_EXTRACT TO READ_
++++++++++++++++++++

This second edition could already be considered a successful one.
It was runner-up for a prize for the best second edition of a medical
book awarded by the Society of Authors and the Royal Society of
Medicine in 2001. That’s not a mean feat considering the enormous
number of technical books published every year on the full range
of medical specialties. The winner (damn them!) was about the histopathologic
diagnosis of tumours.
The Atlas feels like a textbook for the specialist. It follows a
step-by-step approach to a surgical intervention, but leaves out
all the fundamentals that you will know if you already do quite
a lot of ophthalmic surgery. It also assumes you are very familiar
with specific vocabulary and current ophthalmic pathology management.
It is addressed to the trainee ophthalmic surgeon or plastic surgeon,
assuming that either of the two – in principle, different
disciplines — will perform plastic surgery around the eye.
<The publisher even tells us on the back that the text is concise
and practical, “making this an ideal text for use in the theatre!”>
The authors seem to have up-dated the second edition with care.

++++++++++++++++++++

_LISTED RECORDS_

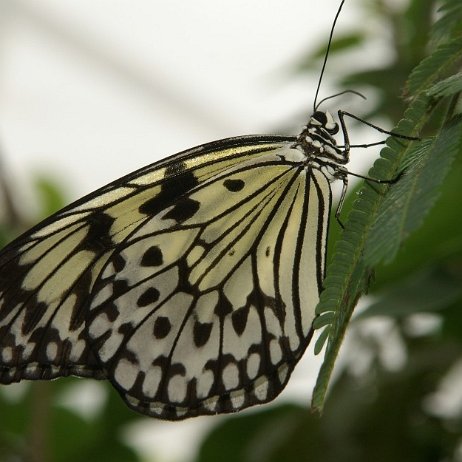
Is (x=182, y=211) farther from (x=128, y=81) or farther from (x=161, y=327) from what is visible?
Answer: (x=128, y=81)

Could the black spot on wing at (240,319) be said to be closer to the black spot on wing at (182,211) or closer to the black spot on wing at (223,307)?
the black spot on wing at (223,307)

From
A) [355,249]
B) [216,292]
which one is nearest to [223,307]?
[216,292]

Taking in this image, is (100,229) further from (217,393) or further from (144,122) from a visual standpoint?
(144,122)

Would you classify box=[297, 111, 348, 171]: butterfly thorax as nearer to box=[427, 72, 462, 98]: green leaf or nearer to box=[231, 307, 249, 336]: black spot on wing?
box=[231, 307, 249, 336]: black spot on wing

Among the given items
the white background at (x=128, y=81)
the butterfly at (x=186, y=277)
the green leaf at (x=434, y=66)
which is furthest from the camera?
the white background at (x=128, y=81)

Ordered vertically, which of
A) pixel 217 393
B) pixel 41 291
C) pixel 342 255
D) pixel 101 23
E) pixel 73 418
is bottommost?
pixel 73 418

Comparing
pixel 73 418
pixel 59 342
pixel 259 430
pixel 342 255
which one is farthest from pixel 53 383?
pixel 342 255

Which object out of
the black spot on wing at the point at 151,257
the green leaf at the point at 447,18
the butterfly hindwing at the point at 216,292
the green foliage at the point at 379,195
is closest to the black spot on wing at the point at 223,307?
the butterfly hindwing at the point at 216,292
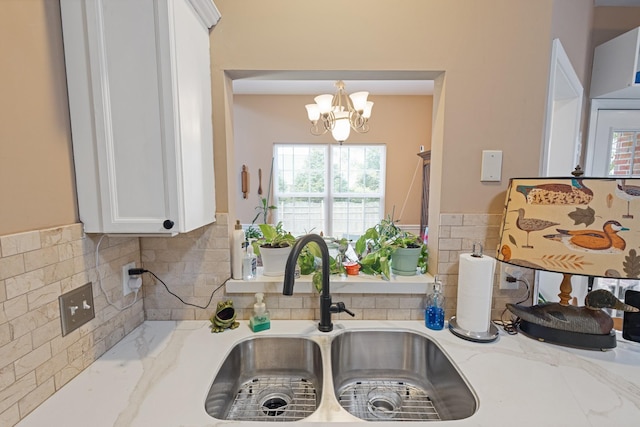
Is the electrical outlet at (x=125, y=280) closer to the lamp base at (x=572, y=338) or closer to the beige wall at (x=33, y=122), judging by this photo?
the beige wall at (x=33, y=122)

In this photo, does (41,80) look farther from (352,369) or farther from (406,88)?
(406,88)

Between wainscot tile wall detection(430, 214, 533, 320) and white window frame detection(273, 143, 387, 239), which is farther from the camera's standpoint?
white window frame detection(273, 143, 387, 239)

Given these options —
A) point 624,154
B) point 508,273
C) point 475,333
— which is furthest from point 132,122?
point 624,154

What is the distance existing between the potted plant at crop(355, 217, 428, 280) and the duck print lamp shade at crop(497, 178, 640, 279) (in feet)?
1.14

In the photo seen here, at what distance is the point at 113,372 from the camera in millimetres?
845

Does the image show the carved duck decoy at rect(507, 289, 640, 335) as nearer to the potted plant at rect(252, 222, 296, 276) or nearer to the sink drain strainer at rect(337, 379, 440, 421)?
the sink drain strainer at rect(337, 379, 440, 421)

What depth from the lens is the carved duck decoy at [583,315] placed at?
0.97 meters

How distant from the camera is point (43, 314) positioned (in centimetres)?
73

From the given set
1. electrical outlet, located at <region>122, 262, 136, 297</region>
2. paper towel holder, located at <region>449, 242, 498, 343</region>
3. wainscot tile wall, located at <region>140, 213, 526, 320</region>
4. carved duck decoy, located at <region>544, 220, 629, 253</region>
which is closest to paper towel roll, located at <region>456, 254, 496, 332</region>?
paper towel holder, located at <region>449, 242, 498, 343</region>

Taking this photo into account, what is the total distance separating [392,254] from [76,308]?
108 centimetres

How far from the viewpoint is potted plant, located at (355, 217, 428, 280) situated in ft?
3.92

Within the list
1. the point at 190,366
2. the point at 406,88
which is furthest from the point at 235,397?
the point at 406,88

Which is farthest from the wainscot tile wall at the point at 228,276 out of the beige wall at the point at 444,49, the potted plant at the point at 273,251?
the beige wall at the point at 444,49

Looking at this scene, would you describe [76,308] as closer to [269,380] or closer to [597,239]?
[269,380]
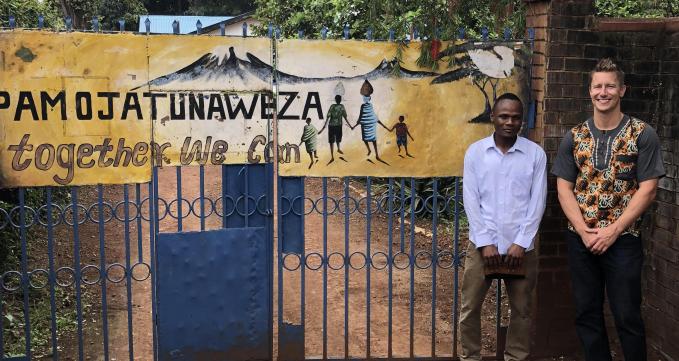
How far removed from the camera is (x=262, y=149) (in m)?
4.28

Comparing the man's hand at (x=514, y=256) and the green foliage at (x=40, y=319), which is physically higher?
the man's hand at (x=514, y=256)

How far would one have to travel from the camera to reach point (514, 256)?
4.00 meters

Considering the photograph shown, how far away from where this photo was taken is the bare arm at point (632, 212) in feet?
12.2

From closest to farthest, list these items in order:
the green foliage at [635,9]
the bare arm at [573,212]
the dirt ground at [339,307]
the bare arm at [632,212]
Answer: the bare arm at [632,212] < the bare arm at [573,212] < the dirt ground at [339,307] < the green foliage at [635,9]

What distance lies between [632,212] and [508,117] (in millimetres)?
868

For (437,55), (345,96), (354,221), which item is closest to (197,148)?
(345,96)

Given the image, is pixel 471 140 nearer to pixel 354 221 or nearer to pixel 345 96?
pixel 345 96

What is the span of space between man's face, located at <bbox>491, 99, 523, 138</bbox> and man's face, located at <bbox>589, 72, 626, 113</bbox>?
440 millimetres

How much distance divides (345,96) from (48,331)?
3.11m

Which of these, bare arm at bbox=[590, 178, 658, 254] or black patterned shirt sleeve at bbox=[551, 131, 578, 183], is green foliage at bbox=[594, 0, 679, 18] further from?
bare arm at bbox=[590, 178, 658, 254]

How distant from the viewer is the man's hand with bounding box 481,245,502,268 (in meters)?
4.01

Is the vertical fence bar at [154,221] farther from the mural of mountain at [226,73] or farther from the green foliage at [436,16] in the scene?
the green foliage at [436,16]

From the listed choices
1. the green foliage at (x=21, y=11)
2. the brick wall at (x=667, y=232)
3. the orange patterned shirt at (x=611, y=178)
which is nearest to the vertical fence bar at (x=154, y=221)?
the orange patterned shirt at (x=611, y=178)

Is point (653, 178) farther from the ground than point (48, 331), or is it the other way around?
point (653, 178)
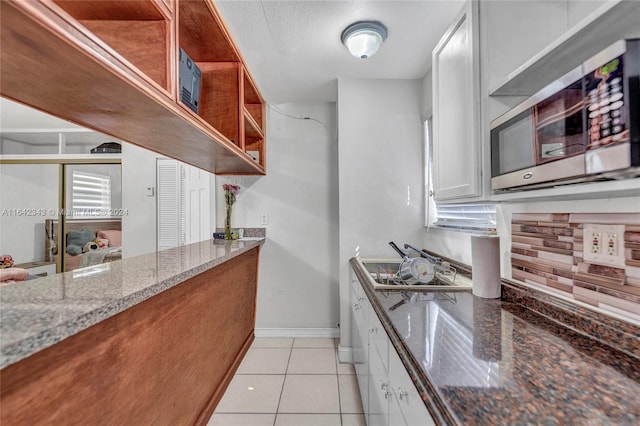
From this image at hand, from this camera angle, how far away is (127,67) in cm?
92

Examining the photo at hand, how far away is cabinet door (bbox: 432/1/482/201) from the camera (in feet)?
3.99

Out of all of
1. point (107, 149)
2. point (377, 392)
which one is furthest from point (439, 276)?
point (107, 149)

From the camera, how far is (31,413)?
71 cm

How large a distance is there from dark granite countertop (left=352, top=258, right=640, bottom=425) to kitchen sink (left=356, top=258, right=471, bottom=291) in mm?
305

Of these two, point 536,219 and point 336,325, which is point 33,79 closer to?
point 536,219

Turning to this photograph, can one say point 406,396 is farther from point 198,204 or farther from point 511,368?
point 198,204

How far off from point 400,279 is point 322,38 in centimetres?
170

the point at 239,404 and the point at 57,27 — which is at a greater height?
the point at 57,27

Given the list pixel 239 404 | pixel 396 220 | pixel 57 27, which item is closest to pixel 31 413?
pixel 57 27

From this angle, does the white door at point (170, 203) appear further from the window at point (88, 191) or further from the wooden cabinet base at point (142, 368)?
the wooden cabinet base at point (142, 368)

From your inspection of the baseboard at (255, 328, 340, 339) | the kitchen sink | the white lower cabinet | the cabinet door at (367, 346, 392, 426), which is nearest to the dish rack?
the kitchen sink

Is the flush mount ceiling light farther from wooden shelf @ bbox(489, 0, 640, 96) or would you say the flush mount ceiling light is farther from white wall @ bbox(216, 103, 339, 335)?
white wall @ bbox(216, 103, 339, 335)

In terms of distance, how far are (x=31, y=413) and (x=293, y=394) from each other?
1667 mm

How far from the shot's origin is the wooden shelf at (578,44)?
2.29 ft
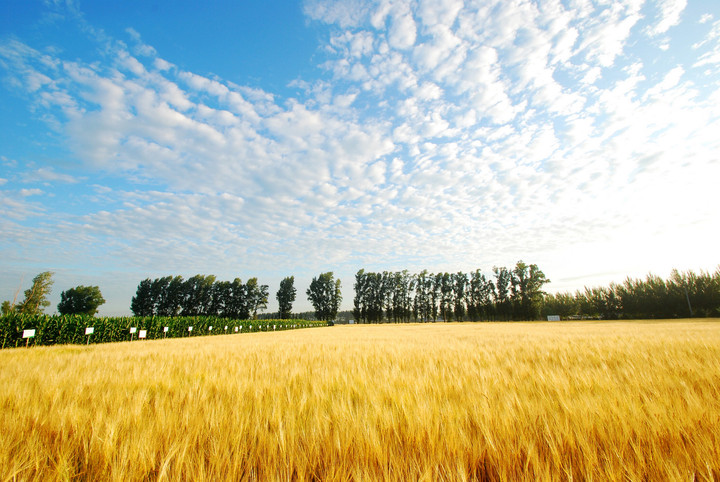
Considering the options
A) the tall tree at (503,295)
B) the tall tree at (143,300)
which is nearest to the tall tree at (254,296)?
the tall tree at (143,300)

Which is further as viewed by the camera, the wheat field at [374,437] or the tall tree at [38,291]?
the tall tree at [38,291]

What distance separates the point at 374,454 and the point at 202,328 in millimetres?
40628

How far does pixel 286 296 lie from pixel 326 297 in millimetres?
11283

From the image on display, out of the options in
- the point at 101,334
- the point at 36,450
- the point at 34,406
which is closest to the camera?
the point at 36,450

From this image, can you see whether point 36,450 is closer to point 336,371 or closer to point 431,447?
point 431,447

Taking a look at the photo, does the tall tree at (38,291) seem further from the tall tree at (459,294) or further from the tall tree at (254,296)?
the tall tree at (459,294)

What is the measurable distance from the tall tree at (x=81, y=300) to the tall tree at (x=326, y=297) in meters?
56.1

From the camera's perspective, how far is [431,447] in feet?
4.25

++++++++++++++++++++

_WORK INSTRUCTIONS_
1. Write out the passage of the book review from "It was runner-up" up to and including "ophthalmic pathology management.".
2. Carry the review of the surgical atlas further from its last sentence.

_TASK-BY-TASK OUTPUTS_
1.
It was runner-up for a prize for the best second edition of a medical
book awarded by the Society of Authors and the Royal Society of
Medicine in 2001. That’s not a mean feat considering the enormous
number of technical books published every year on the full range
of medical specialties. The winner (damn them!) was about the histopathologic
diagnosis of tumours.
The Atlas feels like a textbook for the specialist. It follows a
step-by-step approach to a surgical intervention, but leaves out
all the fundamentals that you will know if you already do quite
a lot of ophthalmic surgery. It also assumes you are very familiar
with specific vocabulary and current ophthalmic pathology management.

2.
None of the photographs seem dated. The procedures, too, are fresh
and practical. The further reading lists — given at the end
of most chapters — have also been updated. There is a direct
relationship between every step of the process and what it aims
to achieve. Surgical gymnastics are not encouraged.
The book’s emphasis on carefully analysing anatomy before
moving on is very refreshing. There is a section detailing recommended
measurements, although with very simple instruments in most cases.
Several chapters have tips to assess the situation before intervention.
Then you are encouraged to choose the most appropriate technique.
New techniques added since the last editions include lower lid blepharoplasty,
upper and lower lid retraction, and gold weight implants.
The contents pages are very detailed. There is also a fairly comprehensive
index. Occasional line drawings highlight the anatomy involved in
procedural details that are not easily illustrated by the photographs.
Through boxes with blue background and the heading, “Complications
and management,” the authors write about postoperative care.
The boxes appear at the end of most sections; although very brief,
they provide useful pointers.
The book starts with a chapter on anatomy, as expected, with different
sections for orbit, eyelid surface, skin, muscles, fascias, tarsal
plates, blood and nerve supplies and the lachrymal glands. The chapter
also includes a section on the oriental eyelid and another one on
lid changes with ageing.
Basic techniques in oculoplasty follow, in detail. The “grafts”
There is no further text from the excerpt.